++++ Information supplied ++++

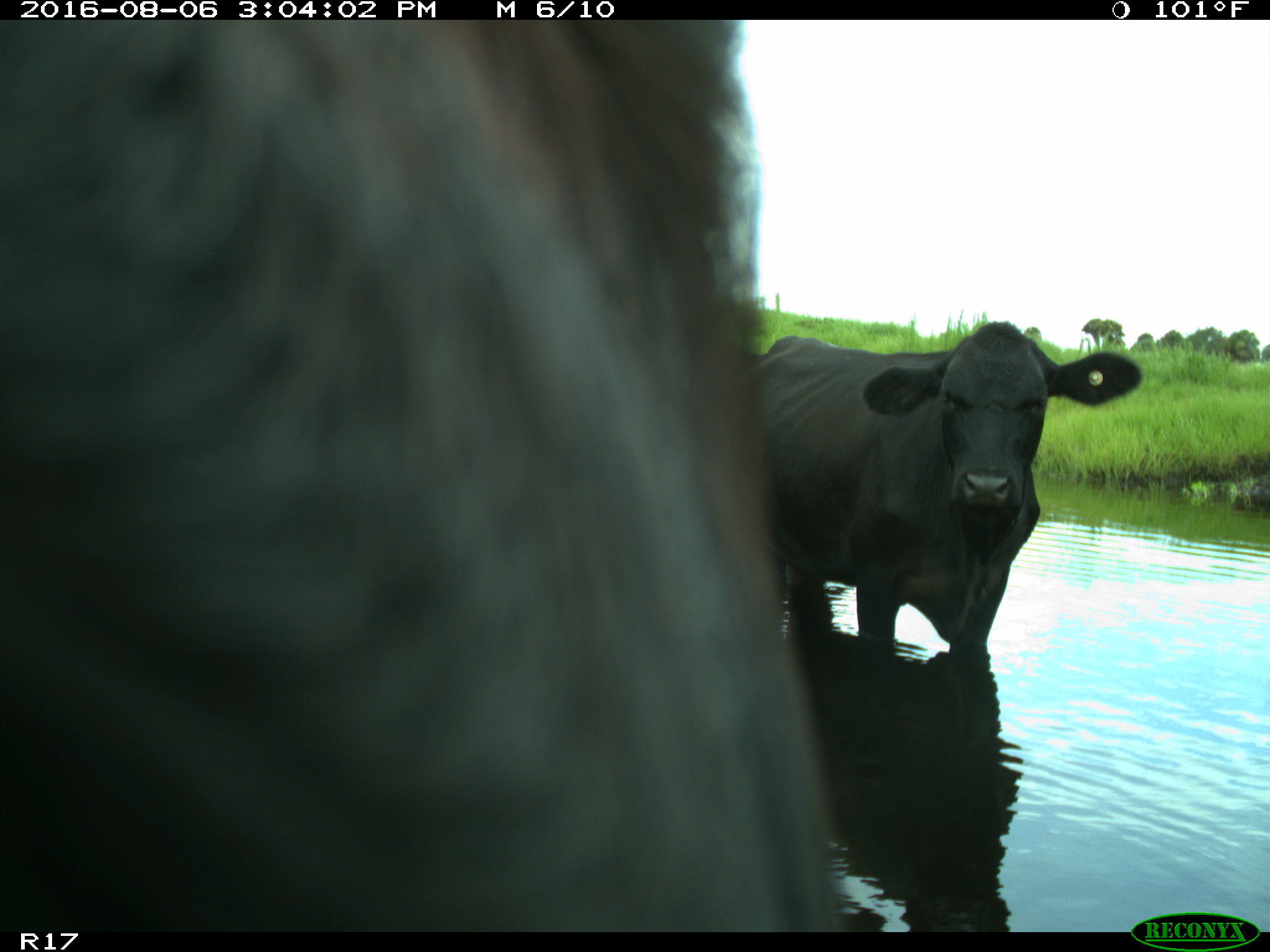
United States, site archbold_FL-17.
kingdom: Animalia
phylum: Chordata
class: Mammalia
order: Artiodactyla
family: Bovidae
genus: Bos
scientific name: Bos taurus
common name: domestic cow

++++

Task to carry out
The task requires that every line above be transcribed exactly, without the images.

Written answer
United States, site archbold_FL-17.
kingdom: Animalia
phylum: Chordata
class: Mammalia
order: Artiodactyla
family: Bovidae
genus: Bos
scientific name: Bos taurus
common name: domestic cow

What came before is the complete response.